Initializes the inputter within the current graph.

For example, one can create lookup tables in this method for their initializer to be added to the current graph TABLE_INITIALIZERS collection.

Parameters:
  • metadata – A dictionary containing additional metadata set by the user.
  • asset_dir – The directory where assets can be written.
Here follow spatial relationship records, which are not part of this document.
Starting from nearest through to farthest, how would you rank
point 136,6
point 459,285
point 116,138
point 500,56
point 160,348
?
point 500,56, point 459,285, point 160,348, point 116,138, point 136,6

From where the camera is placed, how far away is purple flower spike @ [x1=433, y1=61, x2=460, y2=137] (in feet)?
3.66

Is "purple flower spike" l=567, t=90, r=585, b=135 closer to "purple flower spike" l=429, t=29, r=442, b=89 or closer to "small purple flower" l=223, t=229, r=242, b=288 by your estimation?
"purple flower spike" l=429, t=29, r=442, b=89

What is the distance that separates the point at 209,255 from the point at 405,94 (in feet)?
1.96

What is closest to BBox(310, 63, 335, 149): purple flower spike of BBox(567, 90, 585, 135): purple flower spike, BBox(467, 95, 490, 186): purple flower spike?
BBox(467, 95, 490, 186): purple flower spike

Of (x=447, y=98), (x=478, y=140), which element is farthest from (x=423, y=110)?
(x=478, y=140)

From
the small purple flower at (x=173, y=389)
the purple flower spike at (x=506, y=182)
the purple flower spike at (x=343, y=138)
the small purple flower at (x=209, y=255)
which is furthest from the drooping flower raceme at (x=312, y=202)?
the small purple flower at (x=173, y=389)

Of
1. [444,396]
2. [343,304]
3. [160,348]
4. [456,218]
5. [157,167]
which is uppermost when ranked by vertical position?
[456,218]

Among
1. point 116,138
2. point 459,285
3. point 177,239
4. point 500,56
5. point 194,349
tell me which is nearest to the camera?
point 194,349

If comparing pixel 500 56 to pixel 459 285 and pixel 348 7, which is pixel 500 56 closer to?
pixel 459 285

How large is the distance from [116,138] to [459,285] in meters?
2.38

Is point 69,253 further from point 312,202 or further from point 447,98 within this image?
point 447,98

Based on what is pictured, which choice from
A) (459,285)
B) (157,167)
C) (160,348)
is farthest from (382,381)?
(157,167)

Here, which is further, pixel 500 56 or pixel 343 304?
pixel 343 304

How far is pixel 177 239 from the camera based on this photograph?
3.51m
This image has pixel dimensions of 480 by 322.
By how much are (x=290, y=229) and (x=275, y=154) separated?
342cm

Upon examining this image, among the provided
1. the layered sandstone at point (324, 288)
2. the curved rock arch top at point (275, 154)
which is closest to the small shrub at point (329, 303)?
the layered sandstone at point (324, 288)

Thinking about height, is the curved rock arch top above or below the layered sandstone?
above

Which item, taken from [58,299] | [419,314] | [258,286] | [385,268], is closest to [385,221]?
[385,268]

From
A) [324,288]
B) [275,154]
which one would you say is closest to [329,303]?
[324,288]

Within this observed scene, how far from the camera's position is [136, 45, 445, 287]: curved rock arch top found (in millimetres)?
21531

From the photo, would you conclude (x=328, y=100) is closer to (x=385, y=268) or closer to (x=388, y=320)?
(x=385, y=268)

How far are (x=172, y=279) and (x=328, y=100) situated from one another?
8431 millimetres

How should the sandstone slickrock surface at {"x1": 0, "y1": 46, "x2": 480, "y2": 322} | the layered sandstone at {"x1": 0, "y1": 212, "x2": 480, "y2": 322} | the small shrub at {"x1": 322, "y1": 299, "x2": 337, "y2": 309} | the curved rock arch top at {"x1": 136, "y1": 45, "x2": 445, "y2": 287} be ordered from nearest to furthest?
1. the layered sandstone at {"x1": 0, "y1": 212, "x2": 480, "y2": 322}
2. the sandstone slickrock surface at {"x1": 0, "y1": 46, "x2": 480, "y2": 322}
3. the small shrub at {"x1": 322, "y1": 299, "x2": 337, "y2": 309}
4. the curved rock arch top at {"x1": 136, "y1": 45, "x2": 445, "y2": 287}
If None, no assets are returned.
  • asset_prefix – The prefix to attach to assets filename.
Returns:

A dictionary containing additional assets used by the inputter.

visualize(log_dir)[source]

Visualizes the transformation, usually embeddings.

Parameters:log_dir – The active log directory.
transform(inputs, mode)[source]

Transforms inputs.

Parameters:
  • inputs – A (possible nested structure of) tf.Tensor which depends on the inputter.
  • mode – A tf.estimator.ModeKeys mode.
Returns:

The transformed input.

class opennmt.inputters.text_inputter.CharConvEmbedder(vocabulary_file_key, embedding_size, num_outputs, kernel_size=5, stride=3, dropout=0.0, tokenizer=<opennmt.tokenizers.tokenizer.SpaceTokenizer object>, dtype=tf.float32)[source]

Bases: opennmt.inputters.text_inputter.CharEmbedder

An inputter that applies a convolution on characters embeddings.

__init__(vocabulary_file_key, embedding_size, num_outputs, kernel_size=5, stride=3, dropout=0.0, tokenizer=<opennmt.tokenizers.tokenizer.SpaceTokenizer object>, dtype=tf.float32)[source]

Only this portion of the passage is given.